Feesâbehum seyyi-âtu mâ ‘amilû vehâka bihim mâ kânû bihi yestehzi-ûn(e)
Yaptıkları kötülüğe uğradılar ve alay ettiklerinin cezasını çektiler.
Böylece işledikleri kötülükleri (musibet olarak) kendilerine isabet etmiş ve alaya aldıkları şey, kendilerini sarıp-kuşatıvermişti.
Yaptıkları kötülüklerin cezası başlarına geldi de, alay etmekte oldukları gerçekler onları çepeçevre sarıverdi.
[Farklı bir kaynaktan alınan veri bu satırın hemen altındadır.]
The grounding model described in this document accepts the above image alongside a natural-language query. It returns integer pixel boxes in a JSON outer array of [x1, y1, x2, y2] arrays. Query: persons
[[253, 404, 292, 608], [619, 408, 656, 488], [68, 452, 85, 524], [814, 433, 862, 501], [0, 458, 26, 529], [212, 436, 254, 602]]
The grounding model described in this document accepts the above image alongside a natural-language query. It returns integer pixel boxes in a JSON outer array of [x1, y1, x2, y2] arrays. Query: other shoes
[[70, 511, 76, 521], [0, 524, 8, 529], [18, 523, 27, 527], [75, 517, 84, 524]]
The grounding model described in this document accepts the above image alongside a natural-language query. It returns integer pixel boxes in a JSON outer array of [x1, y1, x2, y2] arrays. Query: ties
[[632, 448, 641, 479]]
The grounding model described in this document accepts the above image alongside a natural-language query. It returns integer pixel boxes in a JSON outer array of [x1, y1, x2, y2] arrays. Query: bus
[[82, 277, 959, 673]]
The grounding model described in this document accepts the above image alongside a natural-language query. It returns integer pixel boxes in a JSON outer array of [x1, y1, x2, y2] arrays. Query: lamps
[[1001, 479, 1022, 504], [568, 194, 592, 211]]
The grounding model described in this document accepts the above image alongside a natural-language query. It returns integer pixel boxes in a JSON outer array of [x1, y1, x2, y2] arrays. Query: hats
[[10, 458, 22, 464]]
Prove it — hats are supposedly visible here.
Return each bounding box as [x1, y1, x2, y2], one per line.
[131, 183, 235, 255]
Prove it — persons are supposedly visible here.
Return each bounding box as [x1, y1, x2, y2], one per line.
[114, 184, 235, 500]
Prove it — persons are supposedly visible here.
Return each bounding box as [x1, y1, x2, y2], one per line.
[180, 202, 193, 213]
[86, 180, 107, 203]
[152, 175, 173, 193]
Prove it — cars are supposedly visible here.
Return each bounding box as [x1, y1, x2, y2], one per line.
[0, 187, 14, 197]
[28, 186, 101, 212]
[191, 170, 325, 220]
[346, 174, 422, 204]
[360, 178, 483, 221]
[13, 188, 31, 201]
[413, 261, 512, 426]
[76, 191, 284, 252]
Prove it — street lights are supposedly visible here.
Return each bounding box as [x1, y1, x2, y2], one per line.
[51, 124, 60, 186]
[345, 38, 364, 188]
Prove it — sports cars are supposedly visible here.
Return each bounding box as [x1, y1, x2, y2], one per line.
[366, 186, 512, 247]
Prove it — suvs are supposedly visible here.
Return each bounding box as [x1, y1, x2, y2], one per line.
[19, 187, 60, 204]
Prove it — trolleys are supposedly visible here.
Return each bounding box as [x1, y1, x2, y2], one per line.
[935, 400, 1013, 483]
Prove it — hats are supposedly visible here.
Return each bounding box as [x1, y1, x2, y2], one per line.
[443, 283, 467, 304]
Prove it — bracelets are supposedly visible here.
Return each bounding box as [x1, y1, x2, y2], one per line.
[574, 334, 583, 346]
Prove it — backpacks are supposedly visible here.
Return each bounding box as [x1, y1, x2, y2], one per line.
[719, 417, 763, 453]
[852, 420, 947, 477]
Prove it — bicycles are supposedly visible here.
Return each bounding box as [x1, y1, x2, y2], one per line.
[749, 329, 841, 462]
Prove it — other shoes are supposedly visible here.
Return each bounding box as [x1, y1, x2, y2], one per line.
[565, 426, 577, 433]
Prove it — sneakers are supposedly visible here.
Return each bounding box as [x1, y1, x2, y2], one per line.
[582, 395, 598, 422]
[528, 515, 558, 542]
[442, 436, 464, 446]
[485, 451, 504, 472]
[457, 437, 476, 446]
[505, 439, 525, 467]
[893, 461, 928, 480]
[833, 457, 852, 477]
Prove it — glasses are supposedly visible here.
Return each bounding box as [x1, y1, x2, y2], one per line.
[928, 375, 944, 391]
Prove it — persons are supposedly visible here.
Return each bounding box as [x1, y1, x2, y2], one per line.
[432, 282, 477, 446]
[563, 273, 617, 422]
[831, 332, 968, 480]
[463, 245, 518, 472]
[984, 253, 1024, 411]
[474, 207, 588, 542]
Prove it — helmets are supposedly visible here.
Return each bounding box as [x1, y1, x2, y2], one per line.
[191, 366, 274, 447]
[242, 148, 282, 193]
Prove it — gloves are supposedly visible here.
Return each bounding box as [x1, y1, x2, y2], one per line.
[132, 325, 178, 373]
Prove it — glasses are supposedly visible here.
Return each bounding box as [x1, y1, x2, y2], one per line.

Sonunda yaptıkları kötülükler başlarına felâket getirdi. Alay etmekte oldukları şeylerin gücü onları çepeçevre kuşattı, işlerini bitirdi.
Bu yüzden yaptıklarının kötülükleri onlara ulaştı ve alaya aldıkları şey kendilerini kuşattı.
Böylece işledikleri kötülükleri kendilerine isabet etti ve alaya aldıkları şey, kendilerini sarıp-kuşatıverdi.
Bunun için, yaptıkları fena işlerin cezası, başlarına felâket oldu ve alay edip durdukları o azab, kendilerini kuşatıverdi.
Yaptıklarının kötülüğü başlarına geldi. Ve alay ettikleri azap, onları kuşattı.
Nihayet yaptıklarının kötülükleri onlara ulaştı ve alay ettikleri şey, onları kuşattı.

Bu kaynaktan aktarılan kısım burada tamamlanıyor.